======== Alıntı metin ========

Matematik, havuzdan tut, işçiye, faize kadar. Delirmek üzereyim, delirdim sanırım. Problemlerden soru kaçırma gibi bi lüksüm görünmüyor şimdilik. Çok iyi çözdüğümden değil, sadece çözmek zorunda olduğum için.
Fizik, ok ok bu fizikçi ile salı günki farklı. Bu adamı LGS*evet lgs ben 92'liyim ama 91'lilerle okuyordum* işte bu sınavdan beri hocamdı. Ne diyim şimdi, belki çocukluğuma gidip bu adamı öldürmem gerekiyordu. Bunun sonuçlarını hiçbir zaman öğrenemeyeceğim için de mutluyum aslında.

Gün bitti, biyoloji'den soyağaçlarını anlatması için rica ettim hocamdan. Anlattı, soru çözdük, soru çözdüm. Evet, öğrendim. Hoş güzel, her sınavda 1 adet çıkıyordu. Geçen yıl da çıktı. Yarın da nükleik asitler yapacağız büyük ihtimalle. Bakalım, şu biyoloji sorularını sağlam kafayla okusam yanlışım çıkmayacak gibi, kimya için de aynısı geçerli. Kütle numarasını bilmediğim, nötronu'nu da, git sen kütle numarasını hesaplayabilirim de cevap olarak. Battı soru.

Coğrafya hocası ? 1 adet çözdürmüştüm dershane başladıktan bu yana, bugün de 3 adet daha eklendi. Ayaküstü çözdü işte. Sosyalde, TODER'de sayısalcı olmama rağmen 29 netim var, iyi iyi. Daha fazla olabilirdi ama dediğim gibi kafam güzel olmayınca...

Hadi size güzel kafalar, gardaşım dinliyordu sizinle paylaşıyım ; Muhabbet - Schau Hinn

Pazartesi, Şubat 27, 2012

Sınavda Garuda ile Naga'yı mı Soracaklar?!

Selam millet,
Dün etüdüm olmasına rağmen canım gitmek istemedi, gitmedim de. Sabah babam aradı,
- Oğlum dün dersin vardı gittin mi?
- Hayır baba gitmedim, hallettim kendim.
- Aferin oğluma, dedi.
Babamı seviyorum lan! Bin iki bin, ? , km. Uzak ama iki'den fazlaydı sanırım. Ehe, ayrı değil bizden ama iş ve para sorun olunca mesafeye katlanmak zorunda kalıyor insan.

Bugün de rehberlikçi seslendi, "cumartesi, sınav, vesaire..." bir şeyler söyledi ama anlamadım, hatta duyamadım bi kısmını. Soyut dünyanın kollarına atılmışım bürütüs!
Bugün de töder vardı işte, çok zordu. Bana göre zordu.
Matematik, çok işlemli.
Türkçe gereksiz uzatmalar, laf kalabalığı.

======== Veri bölümü ========

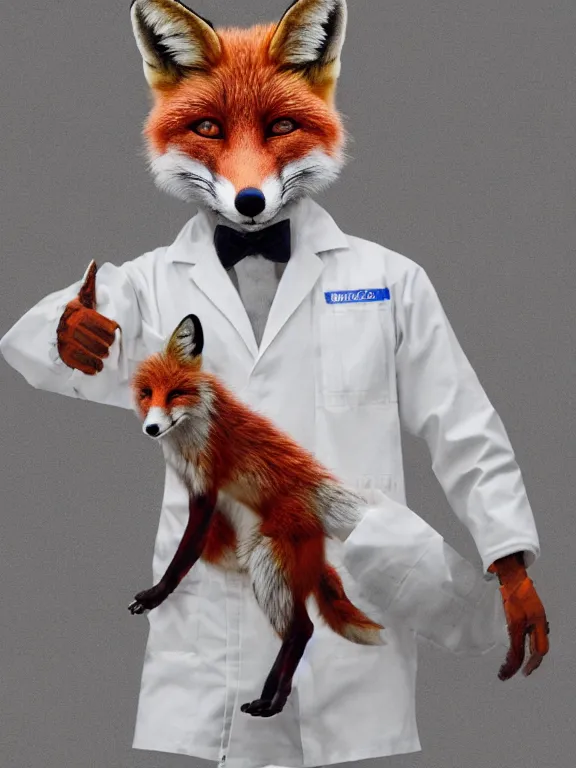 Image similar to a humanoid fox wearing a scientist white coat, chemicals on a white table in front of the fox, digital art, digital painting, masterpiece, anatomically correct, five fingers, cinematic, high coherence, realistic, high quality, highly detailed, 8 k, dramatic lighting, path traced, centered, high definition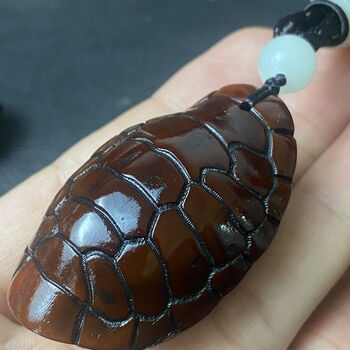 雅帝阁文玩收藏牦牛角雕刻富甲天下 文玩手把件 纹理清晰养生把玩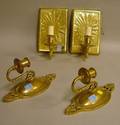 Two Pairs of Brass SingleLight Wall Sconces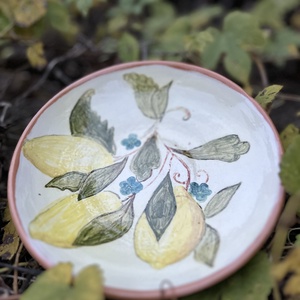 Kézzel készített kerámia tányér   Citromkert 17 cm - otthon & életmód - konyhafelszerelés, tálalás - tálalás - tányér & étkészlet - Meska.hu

========

§ **Yapılacak iş**
Sınav hazırlığını anlatan günlüğü son cümlesinin ardından sürdür.

§ **Alıştırmanın cevabı**
Biyoloji, salt bilgi istiyordu. Bilgiyi yorumlama adına olan kısmında bi şeyler yapmaya çalıştım ve son dakikada işaretlediğim 3 soru da yanlış çıktı.
Geometri, bahsi bile bu saatten sonra... Fuck lan, geometriyi sevemiyorum.
Sosyal, coğrafya ilk defa bu kadar kolaydı. Felsefede de ezber bilgi isteyen soru vardı. Bazı soruları anlamak imkansızdı. Tarih de aynı tarih, değişen bi şey yok.

Töder biter, yağmur da dinmeyince doktorla görüşmeyi askıya aldım. 11 gün doldurup öyle giderim, daha mantıklı. Sistemin azına ediyim, acil de paralı olmuş. 15 liram da yok. Olsa da vermem zaten, acile.
Eve gelindiğinde üstüm başım ıpıslak. Şemsiyem olmasına rağmen ıslandım.
İşte biraz yemek biraz bilgisayar derken.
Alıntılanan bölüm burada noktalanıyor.